The “scrupulous writer”, Orwell reminds, has the following questions forever imprinted in his or her mind: “What am I trying to say? What words will express it? What image or idiom will make it clearer? Is this image fresh enough to have an effect?… Could I put it more shortly? Have I said anything that is avoidably ugly?” 

And if all else fails, he proffers six rules to do the heavy lifting:

  1. Never use a metaphor, simile or other figure of speech which you are used to seeing in print.
  2. Never use a long word where a short one will do.
  3. If it is possible to cut a word out, always cut it out.
  4. Never use the passive where you can use the active.
  5. Never use a foreign phrase, a scientific word or a jargon word if you can think of an everyday English equivalent.
  6. Break any of these rules sooner than say anything outright barbarous.

The sincere writer

Orwell says that people share “four great motives for writing.” First is “sheer egoism”, or the desire to feel important, respectable, and remembered. Second is “aesthetic enthusiasm”. This is the desire to share something of value or experience. Third is our “historical impulse” or desire to seek truth and amass knowledge. Fourth is “political purpose”, but “political” in the broadest sense. That is our desire to persuade or convince in one form or another. 

Moreover, every writer, speaker, and thinker exhibits these four traits to some degree. Political purpose, in particular, is inescapable. For even the apolitical writer takes a political position by choice. And so it is not surprising to see why our living language today is so muddied. It is woven inextricably into human affairs.
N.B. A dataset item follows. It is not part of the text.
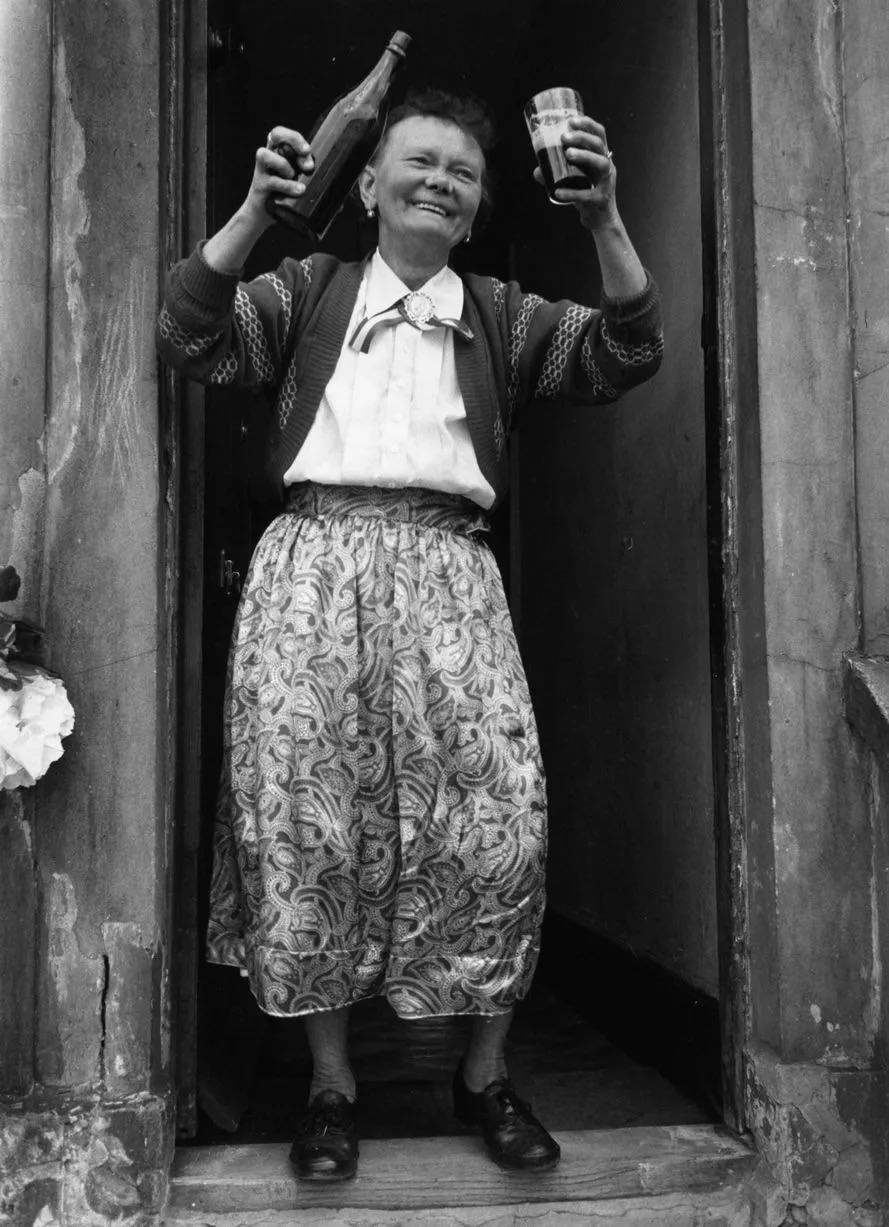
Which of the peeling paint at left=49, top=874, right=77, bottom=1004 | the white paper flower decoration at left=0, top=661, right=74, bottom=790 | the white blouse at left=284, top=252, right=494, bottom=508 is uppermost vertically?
the white blouse at left=284, top=252, right=494, bottom=508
Orwell suggests that “the decadence of our language is probably curable.” But I do not believe him, for scrupulousness alone is insufficient. If political language is to improve, sincerity must enter the core. Here, I agree with Zinsser that the only antidote for a “society strangling in unnecessary words… [and] suffocating language” is humanity, economy, clarity, and warmth through expression. This will be difficult to achieve so long as self-interest and self-preservation remain the prime movers of society. But if we can be just a tad more sincere to one another, perhaps we can, as a collective, begin to speak plainly and think intelligibly.